-------- Page extract --------

Dallas Sidekicks
- President/CEO: Ronnie Davis
- Head Coach/GM: Tatu
- Arena: Allen Event Center 200 East Stacy Road Allen, Texas 75002
- Professional Arena Soccer League: 2nd, Central Division
- US Open Cup: Round of 16
- Highest home attendance: 4,514 (November 2 vs. Wichita B-52s)
- Lowest home attendance: 3,392 (November 16 vs. Tulsa Revolution)
- Average home league attendance: 4,002 (8 games)
- ← 2012–132014–15 →

= 2013–14 Dallas Sidekicks season =

The 2013–14 Dallas Sidekicks season was the second season of the relaunched Dallas Sidekicks professional indoor soccer club. The Sidekicks, a Central Division team in the Professional Arena Soccer League, played their home games in the Allen Event Center in Allen, Texas. The team was led by general manager and head coach Tatu with assistant coaches Mike Powers and Caesar Cervin.

-------- Data below --------

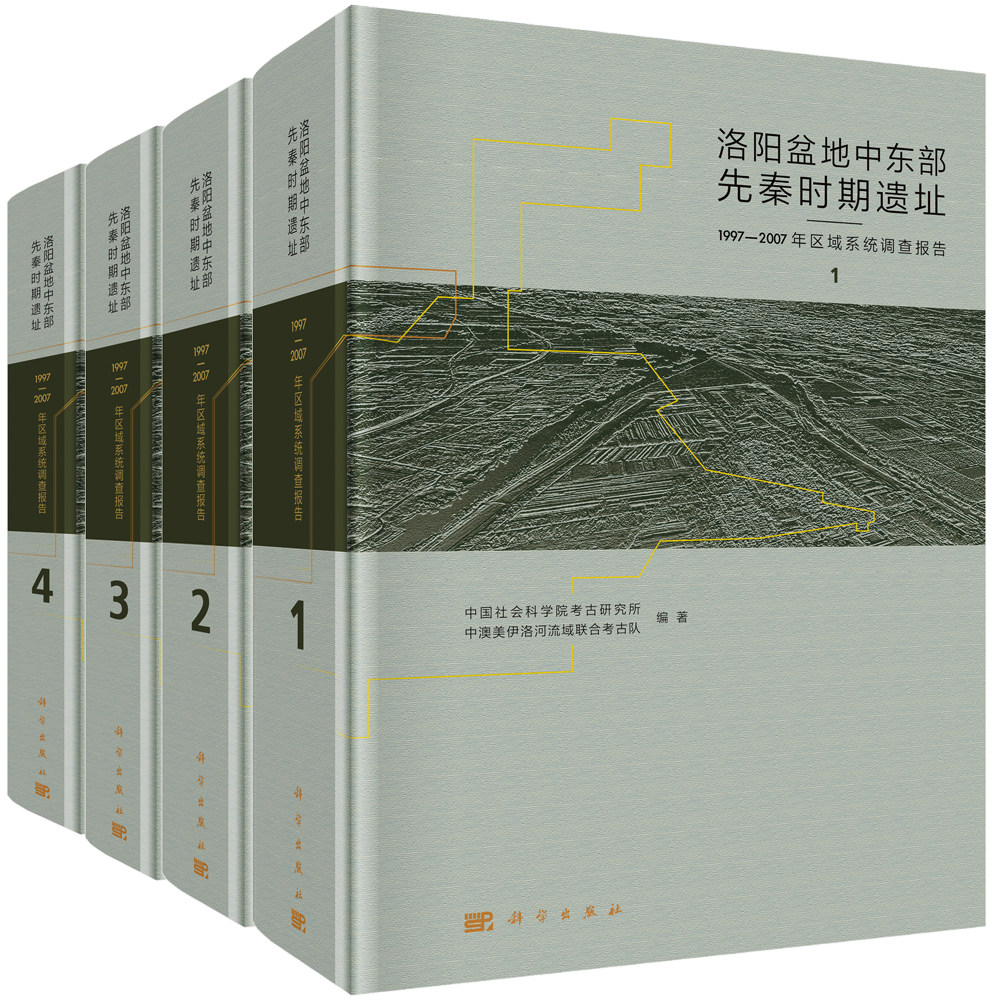 正版书籍 洛阳盆地中东部先秦时期遗址——1997-2007年区域系统调查报告（全4册）  中国社会科学院考古研究所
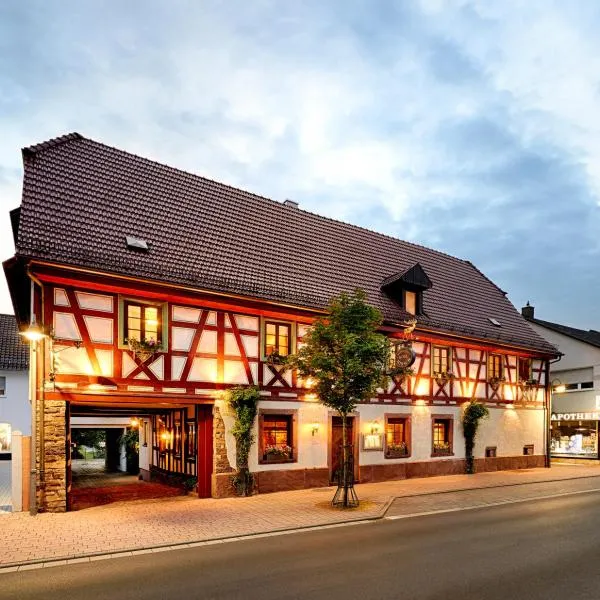 Landgasthof Hirsch，位于Remchingen的酒店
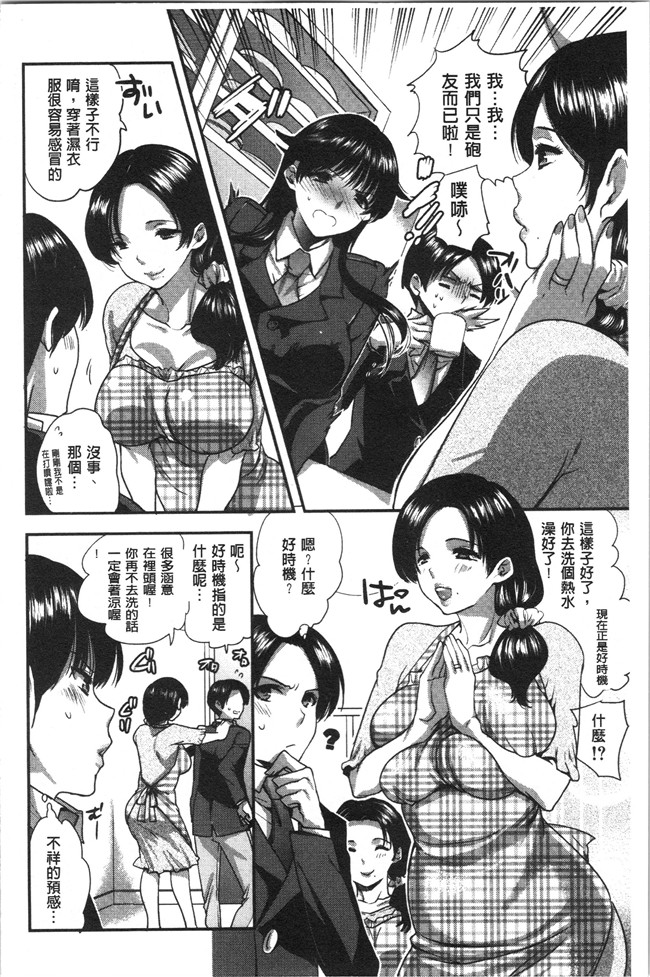 工口本子无遮[じゃこうねずみ]漫画之彼女の異常な発情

--------

■ Exercise requirements: Return the entire Dallas Sidekicks 2013–14 season text word for word, with nothing changed or left out.

■ Exercise result:
Dallas Sidekicks
- President/CEO: Ronnie Davis
- Head Coach/GM: Tatu
- Arena: Allen Event Center 200 East Stacy Road Allen, Texas 75002
- Professional Arena Soccer League: 2nd, Central Division
- US Open Cup: Round of 16
- Highest home attendance: 4,514 (November 2 vs. Wichita B-52s)
- Lowest home attendance: 3,392 (November 16 vs. Tulsa Revolution)
- Average home league attendance: 4,002 (8 games)
- ← 2012–132014–15 →

= 2013–14 Dallas Sidekicks season =

The 2013–14 Dallas Sidekicks season was the second season of the relaunched Dallas Sidekicks professional indoor soccer club. The Sidekicks, a Central Division team in the Professional Arena Soccer League, played their home games in the Allen Event Center in Allen, Texas. The team was led by general manager and head coach Tatu with assistant coaches Mike Powers and Caesar Cervin.